WORK TO DO: From the line containing "By looking at the scene, can" through the last line of the entries below, repeat each line word for word and leave out the rest.

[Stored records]
*****

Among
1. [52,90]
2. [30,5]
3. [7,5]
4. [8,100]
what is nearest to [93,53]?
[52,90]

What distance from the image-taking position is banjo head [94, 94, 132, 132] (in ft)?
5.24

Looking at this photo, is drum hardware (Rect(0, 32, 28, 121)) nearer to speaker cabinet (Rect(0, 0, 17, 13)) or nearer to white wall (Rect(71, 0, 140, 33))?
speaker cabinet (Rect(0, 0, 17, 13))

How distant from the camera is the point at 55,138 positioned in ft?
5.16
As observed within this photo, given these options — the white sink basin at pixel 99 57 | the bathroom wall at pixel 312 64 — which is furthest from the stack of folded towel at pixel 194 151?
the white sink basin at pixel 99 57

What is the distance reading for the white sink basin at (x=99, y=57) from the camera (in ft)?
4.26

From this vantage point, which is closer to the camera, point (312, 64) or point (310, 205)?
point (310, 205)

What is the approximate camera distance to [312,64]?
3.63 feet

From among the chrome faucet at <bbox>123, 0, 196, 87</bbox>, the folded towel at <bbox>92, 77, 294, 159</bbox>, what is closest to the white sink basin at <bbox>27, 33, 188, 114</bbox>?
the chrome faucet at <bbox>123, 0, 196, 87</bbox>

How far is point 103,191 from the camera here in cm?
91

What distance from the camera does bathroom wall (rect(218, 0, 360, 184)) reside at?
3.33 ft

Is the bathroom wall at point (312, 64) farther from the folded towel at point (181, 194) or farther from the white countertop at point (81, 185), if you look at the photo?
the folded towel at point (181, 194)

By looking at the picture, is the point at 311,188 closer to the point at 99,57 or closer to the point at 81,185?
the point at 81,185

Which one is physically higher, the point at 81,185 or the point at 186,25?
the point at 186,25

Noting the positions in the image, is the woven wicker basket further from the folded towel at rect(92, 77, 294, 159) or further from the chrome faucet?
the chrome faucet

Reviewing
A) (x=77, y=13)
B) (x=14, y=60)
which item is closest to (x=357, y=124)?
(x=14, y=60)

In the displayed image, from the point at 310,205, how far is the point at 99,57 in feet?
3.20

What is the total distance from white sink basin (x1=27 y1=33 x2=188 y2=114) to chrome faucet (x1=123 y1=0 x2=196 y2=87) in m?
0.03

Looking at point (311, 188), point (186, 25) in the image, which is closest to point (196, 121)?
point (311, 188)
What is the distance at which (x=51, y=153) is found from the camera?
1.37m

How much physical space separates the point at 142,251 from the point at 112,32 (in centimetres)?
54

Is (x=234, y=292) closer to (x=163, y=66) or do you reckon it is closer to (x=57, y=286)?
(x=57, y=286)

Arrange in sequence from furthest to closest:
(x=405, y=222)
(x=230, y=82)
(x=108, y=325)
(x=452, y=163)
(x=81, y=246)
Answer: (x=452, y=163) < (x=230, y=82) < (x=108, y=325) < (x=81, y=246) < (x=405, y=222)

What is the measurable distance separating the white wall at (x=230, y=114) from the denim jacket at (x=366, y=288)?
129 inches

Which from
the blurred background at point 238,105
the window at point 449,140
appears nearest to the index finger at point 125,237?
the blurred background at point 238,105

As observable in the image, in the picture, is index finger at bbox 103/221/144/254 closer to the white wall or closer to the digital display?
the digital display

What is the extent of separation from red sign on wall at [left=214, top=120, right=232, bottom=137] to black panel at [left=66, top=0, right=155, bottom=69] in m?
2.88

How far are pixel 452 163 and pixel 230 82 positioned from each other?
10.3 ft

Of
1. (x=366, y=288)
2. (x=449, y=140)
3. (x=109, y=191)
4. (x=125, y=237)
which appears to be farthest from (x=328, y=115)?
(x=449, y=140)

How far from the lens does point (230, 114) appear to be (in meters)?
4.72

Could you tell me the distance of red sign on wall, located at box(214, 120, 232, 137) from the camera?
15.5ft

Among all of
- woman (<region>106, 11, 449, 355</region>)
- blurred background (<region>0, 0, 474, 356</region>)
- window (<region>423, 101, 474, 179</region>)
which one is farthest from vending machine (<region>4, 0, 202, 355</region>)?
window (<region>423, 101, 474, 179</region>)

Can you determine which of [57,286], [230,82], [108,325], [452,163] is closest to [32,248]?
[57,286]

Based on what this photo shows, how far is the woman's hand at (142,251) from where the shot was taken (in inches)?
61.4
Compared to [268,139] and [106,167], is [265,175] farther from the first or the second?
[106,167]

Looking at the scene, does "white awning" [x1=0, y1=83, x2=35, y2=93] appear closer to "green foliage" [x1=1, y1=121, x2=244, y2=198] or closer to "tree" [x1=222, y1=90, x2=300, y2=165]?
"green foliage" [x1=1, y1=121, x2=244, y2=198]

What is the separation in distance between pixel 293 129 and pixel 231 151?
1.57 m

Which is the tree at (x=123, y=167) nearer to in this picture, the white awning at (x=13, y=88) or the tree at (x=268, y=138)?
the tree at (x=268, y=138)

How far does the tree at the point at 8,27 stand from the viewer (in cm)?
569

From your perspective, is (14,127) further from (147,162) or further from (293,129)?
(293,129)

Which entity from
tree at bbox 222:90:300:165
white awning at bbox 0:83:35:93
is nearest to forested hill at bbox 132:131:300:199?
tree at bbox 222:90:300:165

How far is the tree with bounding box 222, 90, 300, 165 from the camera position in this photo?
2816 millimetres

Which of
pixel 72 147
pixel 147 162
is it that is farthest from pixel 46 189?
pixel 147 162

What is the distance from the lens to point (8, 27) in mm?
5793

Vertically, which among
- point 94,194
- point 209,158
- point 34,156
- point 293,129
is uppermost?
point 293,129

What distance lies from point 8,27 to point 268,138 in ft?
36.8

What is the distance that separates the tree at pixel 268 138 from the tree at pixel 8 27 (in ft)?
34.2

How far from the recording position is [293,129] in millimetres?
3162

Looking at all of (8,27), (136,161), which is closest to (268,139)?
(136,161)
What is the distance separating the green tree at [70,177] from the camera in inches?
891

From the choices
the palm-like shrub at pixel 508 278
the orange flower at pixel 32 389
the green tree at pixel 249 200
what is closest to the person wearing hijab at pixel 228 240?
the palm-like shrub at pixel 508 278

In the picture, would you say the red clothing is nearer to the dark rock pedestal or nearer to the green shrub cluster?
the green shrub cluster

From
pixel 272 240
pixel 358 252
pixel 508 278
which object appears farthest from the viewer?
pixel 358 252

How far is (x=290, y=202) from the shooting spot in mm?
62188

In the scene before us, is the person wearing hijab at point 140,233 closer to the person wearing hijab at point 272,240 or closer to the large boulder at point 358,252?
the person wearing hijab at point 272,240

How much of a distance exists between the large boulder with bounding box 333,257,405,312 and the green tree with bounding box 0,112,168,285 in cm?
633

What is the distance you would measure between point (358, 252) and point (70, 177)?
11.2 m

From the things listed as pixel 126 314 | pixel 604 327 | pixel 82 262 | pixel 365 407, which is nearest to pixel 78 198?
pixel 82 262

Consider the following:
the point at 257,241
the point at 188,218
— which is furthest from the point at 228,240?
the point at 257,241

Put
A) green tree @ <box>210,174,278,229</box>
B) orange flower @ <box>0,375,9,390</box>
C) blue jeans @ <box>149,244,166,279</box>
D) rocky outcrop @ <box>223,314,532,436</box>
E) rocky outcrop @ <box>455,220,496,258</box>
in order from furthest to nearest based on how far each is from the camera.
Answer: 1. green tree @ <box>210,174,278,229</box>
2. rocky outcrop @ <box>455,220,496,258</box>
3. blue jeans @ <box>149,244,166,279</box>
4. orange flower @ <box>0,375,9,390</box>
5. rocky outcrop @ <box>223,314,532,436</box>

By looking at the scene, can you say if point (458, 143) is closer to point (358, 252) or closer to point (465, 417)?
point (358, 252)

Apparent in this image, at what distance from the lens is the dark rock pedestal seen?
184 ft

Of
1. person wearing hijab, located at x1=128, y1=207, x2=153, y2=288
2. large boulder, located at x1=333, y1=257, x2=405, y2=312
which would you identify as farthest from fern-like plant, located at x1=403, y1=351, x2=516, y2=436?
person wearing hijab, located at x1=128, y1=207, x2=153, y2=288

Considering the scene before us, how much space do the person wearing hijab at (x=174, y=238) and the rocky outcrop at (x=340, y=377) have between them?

*****

RESULT OF THE TASK:
By looking at the scene, can you say if point (458, 143) is closer to point (358, 252) or closer to point (465, 417)?
point (358, 252)

Apparent in this image, at what distance from the lens is the dark rock pedestal seen?
184 ft

Of
1. person wearing hijab, located at x1=128, y1=207, x2=153, y2=288
2. large boulder, located at x1=333, y1=257, x2=405, y2=312
which would you identify as farthest from fern-like plant, located at x1=403, y1=351, x2=516, y2=436?
person wearing hijab, located at x1=128, y1=207, x2=153, y2=288

Considering the scene before us, how much space do the person wearing hijab at (x=174, y=238) and the rocky outcrop at (x=340, y=377) have between them?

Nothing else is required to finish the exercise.